まず食事ですがシニア期に入るとどうしてもエネルギー代謝が落ちていきます。そのため今までと同じ食事をしていても、肥満になってしまうこともあります。大型犬にとって高齢になってからの肥満は、寝たきりにつながるので注意が必要です。また噛む力も衰えていきますので、硬いドライフードなどは丸呑みをして胃腸へ悪影響をあたえてしまうこともあります。できればカロリーの低い柔らかく胃腸に優しいシニア食へと、切り替えてあげましょう。

運動量ですがシニア期に入ると今までのような激しい運動は、足腰への負担につながってしまいます。早や足での散歩をやめゆっくりとしたペースにするなど、年齢にあわせて無理のない範囲の運動量にしてあげるとよいでしょう。

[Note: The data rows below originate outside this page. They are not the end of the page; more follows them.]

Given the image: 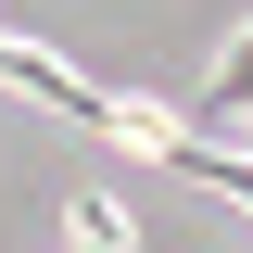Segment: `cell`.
Listing matches in <instances>:
<instances>
[{"mask_svg": "<svg viewBox=\"0 0 253 253\" xmlns=\"http://www.w3.org/2000/svg\"><path fill=\"white\" fill-rule=\"evenodd\" d=\"M228 114H253V26L228 38V63H215V76H203V114H190V126H203V139H215Z\"/></svg>", "mask_w": 253, "mask_h": 253, "instance_id": "cell-1", "label": "cell"}, {"mask_svg": "<svg viewBox=\"0 0 253 253\" xmlns=\"http://www.w3.org/2000/svg\"><path fill=\"white\" fill-rule=\"evenodd\" d=\"M63 241L76 253H126V215L101 203V190H76V203H63Z\"/></svg>", "mask_w": 253, "mask_h": 253, "instance_id": "cell-2", "label": "cell"}]
</instances>
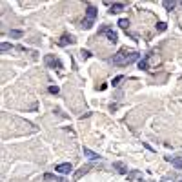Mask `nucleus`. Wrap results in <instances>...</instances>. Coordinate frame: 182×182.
Instances as JSON below:
<instances>
[{"mask_svg":"<svg viewBox=\"0 0 182 182\" xmlns=\"http://www.w3.org/2000/svg\"><path fill=\"white\" fill-rule=\"evenodd\" d=\"M180 182H182V180H180Z\"/></svg>","mask_w":182,"mask_h":182,"instance_id":"24","label":"nucleus"},{"mask_svg":"<svg viewBox=\"0 0 182 182\" xmlns=\"http://www.w3.org/2000/svg\"><path fill=\"white\" fill-rule=\"evenodd\" d=\"M67 44H75V38H73L71 35H64V37H60L58 46H67Z\"/></svg>","mask_w":182,"mask_h":182,"instance_id":"6","label":"nucleus"},{"mask_svg":"<svg viewBox=\"0 0 182 182\" xmlns=\"http://www.w3.org/2000/svg\"><path fill=\"white\" fill-rule=\"evenodd\" d=\"M118 26H120L122 29H126V27L129 26V20L128 18H120V20H118Z\"/></svg>","mask_w":182,"mask_h":182,"instance_id":"16","label":"nucleus"},{"mask_svg":"<svg viewBox=\"0 0 182 182\" xmlns=\"http://www.w3.org/2000/svg\"><path fill=\"white\" fill-rule=\"evenodd\" d=\"M149 56H151V53H149V55H146L142 60H139V69H149V64H147Z\"/></svg>","mask_w":182,"mask_h":182,"instance_id":"8","label":"nucleus"},{"mask_svg":"<svg viewBox=\"0 0 182 182\" xmlns=\"http://www.w3.org/2000/svg\"><path fill=\"white\" fill-rule=\"evenodd\" d=\"M171 164H173L177 169H182V157H175L173 160H171Z\"/></svg>","mask_w":182,"mask_h":182,"instance_id":"11","label":"nucleus"},{"mask_svg":"<svg viewBox=\"0 0 182 182\" xmlns=\"http://www.w3.org/2000/svg\"><path fill=\"white\" fill-rule=\"evenodd\" d=\"M175 5H177V2H169V0H166V2H164V7H166L168 11H171Z\"/></svg>","mask_w":182,"mask_h":182,"instance_id":"15","label":"nucleus"},{"mask_svg":"<svg viewBox=\"0 0 182 182\" xmlns=\"http://www.w3.org/2000/svg\"><path fill=\"white\" fill-rule=\"evenodd\" d=\"M91 26H93V20H88V18L82 20V27H84V29H89Z\"/></svg>","mask_w":182,"mask_h":182,"instance_id":"17","label":"nucleus"},{"mask_svg":"<svg viewBox=\"0 0 182 182\" xmlns=\"http://www.w3.org/2000/svg\"><path fill=\"white\" fill-rule=\"evenodd\" d=\"M22 35H24V33H22L20 29H11V31H9V37H11V38H20Z\"/></svg>","mask_w":182,"mask_h":182,"instance_id":"13","label":"nucleus"},{"mask_svg":"<svg viewBox=\"0 0 182 182\" xmlns=\"http://www.w3.org/2000/svg\"><path fill=\"white\" fill-rule=\"evenodd\" d=\"M91 168H93V166H89V164H88V166H82V168H80V171L75 175V179H78V177H80V175H84V173H88Z\"/></svg>","mask_w":182,"mask_h":182,"instance_id":"14","label":"nucleus"},{"mask_svg":"<svg viewBox=\"0 0 182 182\" xmlns=\"http://www.w3.org/2000/svg\"><path fill=\"white\" fill-rule=\"evenodd\" d=\"M162 182H168V180H162Z\"/></svg>","mask_w":182,"mask_h":182,"instance_id":"23","label":"nucleus"},{"mask_svg":"<svg viewBox=\"0 0 182 182\" xmlns=\"http://www.w3.org/2000/svg\"><path fill=\"white\" fill-rule=\"evenodd\" d=\"M139 53L136 51H128V49H120L117 55H113L111 62L117 66H128V64H133V62L139 60Z\"/></svg>","mask_w":182,"mask_h":182,"instance_id":"1","label":"nucleus"},{"mask_svg":"<svg viewBox=\"0 0 182 182\" xmlns=\"http://www.w3.org/2000/svg\"><path fill=\"white\" fill-rule=\"evenodd\" d=\"M157 31H166V24H164V22H158V24H157Z\"/></svg>","mask_w":182,"mask_h":182,"instance_id":"20","label":"nucleus"},{"mask_svg":"<svg viewBox=\"0 0 182 182\" xmlns=\"http://www.w3.org/2000/svg\"><path fill=\"white\" fill-rule=\"evenodd\" d=\"M124 5L122 2H117V4H111V9H109V13H120V11H124Z\"/></svg>","mask_w":182,"mask_h":182,"instance_id":"7","label":"nucleus"},{"mask_svg":"<svg viewBox=\"0 0 182 182\" xmlns=\"http://www.w3.org/2000/svg\"><path fill=\"white\" fill-rule=\"evenodd\" d=\"M55 171H58V173H62V175H69L71 171H73V166L69 162H64V164H58V166L55 168Z\"/></svg>","mask_w":182,"mask_h":182,"instance_id":"4","label":"nucleus"},{"mask_svg":"<svg viewBox=\"0 0 182 182\" xmlns=\"http://www.w3.org/2000/svg\"><path fill=\"white\" fill-rule=\"evenodd\" d=\"M113 168H115L118 173H122V175H126V173H128V168L124 166L122 162H113Z\"/></svg>","mask_w":182,"mask_h":182,"instance_id":"9","label":"nucleus"},{"mask_svg":"<svg viewBox=\"0 0 182 182\" xmlns=\"http://www.w3.org/2000/svg\"><path fill=\"white\" fill-rule=\"evenodd\" d=\"M96 13H98V11H96L93 5H88V7H86V16H88V20H95V18H96Z\"/></svg>","mask_w":182,"mask_h":182,"instance_id":"5","label":"nucleus"},{"mask_svg":"<svg viewBox=\"0 0 182 182\" xmlns=\"http://www.w3.org/2000/svg\"><path fill=\"white\" fill-rule=\"evenodd\" d=\"M53 179H55V180H58V179L55 177V175H51V173H46V175H44V180H53Z\"/></svg>","mask_w":182,"mask_h":182,"instance_id":"22","label":"nucleus"},{"mask_svg":"<svg viewBox=\"0 0 182 182\" xmlns=\"http://www.w3.org/2000/svg\"><path fill=\"white\" fill-rule=\"evenodd\" d=\"M48 91H49L51 95H56V93H58L60 89H58V86H49V89H48Z\"/></svg>","mask_w":182,"mask_h":182,"instance_id":"18","label":"nucleus"},{"mask_svg":"<svg viewBox=\"0 0 182 182\" xmlns=\"http://www.w3.org/2000/svg\"><path fill=\"white\" fill-rule=\"evenodd\" d=\"M44 62H46L48 66H53V67H56V69H62V64H60V60H58V58H55L53 55H46Z\"/></svg>","mask_w":182,"mask_h":182,"instance_id":"3","label":"nucleus"},{"mask_svg":"<svg viewBox=\"0 0 182 182\" xmlns=\"http://www.w3.org/2000/svg\"><path fill=\"white\" fill-rule=\"evenodd\" d=\"M13 49V46H11L9 42H2L0 44V51H2V53H5V51H11Z\"/></svg>","mask_w":182,"mask_h":182,"instance_id":"12","label":"nucleus"},{"mask_svg":"<svg viewBox=\"0 0 182 182\" xmlns=\"http://www.w3.org/2000/svg\"><path fill=\"white\" fill-rule=\"evenodd\" d=\"M84 155H86L89 160H96V158H98V153L91 151V149H88V147H84Z\"/></svg>","mask_w":182,"mask_h":182,"instance_id":"10","label":"nucleus"},{"mask_svg":"<svg viewBox=\"0 0 182 182\" xmlns=\"http://www.w3.org/2000/svg\"><path fill=\"white\" fill-rule=\"evenodd\" d=\"M98 33H104V35L107 37V40H109L111 44H115V42L118 40V35H117V33L113 31V29H109V27H107V26H104V27H102V29H100Z\"/></svg>","mask_w":182,"mask_h":182,"instance_id":"2","label":"nucleus"},{"mask_svg":"<svg viewBox=\"0 0 182 182\" xmlns=\"http://www.w3.org/2000/svg\"><path fill=\"white\" fill-rule=\"evenodd\" d=\"M80 55H82V58H89V56H91V53H89L88 49H82V51H80Z\"/></svg>","mask_w":182,"mask_h":182,"instance_id":"21","label":"nucleus"},{"mask_svg":"<svg viewBox=\"0 0 182 182\" xmlns=\"http://www.w3.org/2000/svg\"><path fill=\"white\" fill-rule=\"evenodd\" d=\"M122 78H124L122 75H118V77L113 78V82H111V84H113V86H118V82H122Z\"/></svg>","mask_w":182,"mask_h":182,"instance_id":"19","label":"nucleus"}]
</instances>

また潜在的な病気も少しずつ発症のリスクが高くなっていきます。できれば半年に1回くらいのペースでシニア用の定期検診を受けるとよいでしょう。

長く一緒にいるためには

サモエドは大型犬の中では決して寿命の短い犬種ではありません。ただし前述した通り日本の気候にあった犬かというと、そうとはいいにくいところもあります。またもともと人と一緒に生活してきた犬ですので、飼い主との分離に強い不安を抱く犬も多いようです。

サモエドにとって心地よい環境とは、通年をとおして温度管理の効いた室内で、大好きな飼い主と一緒に過ごすことなのでしょう。心地よい環境で育った犬は寿命も長くなるといわれています。ぜひともに過ごす時間を充実したものにしてあげてください。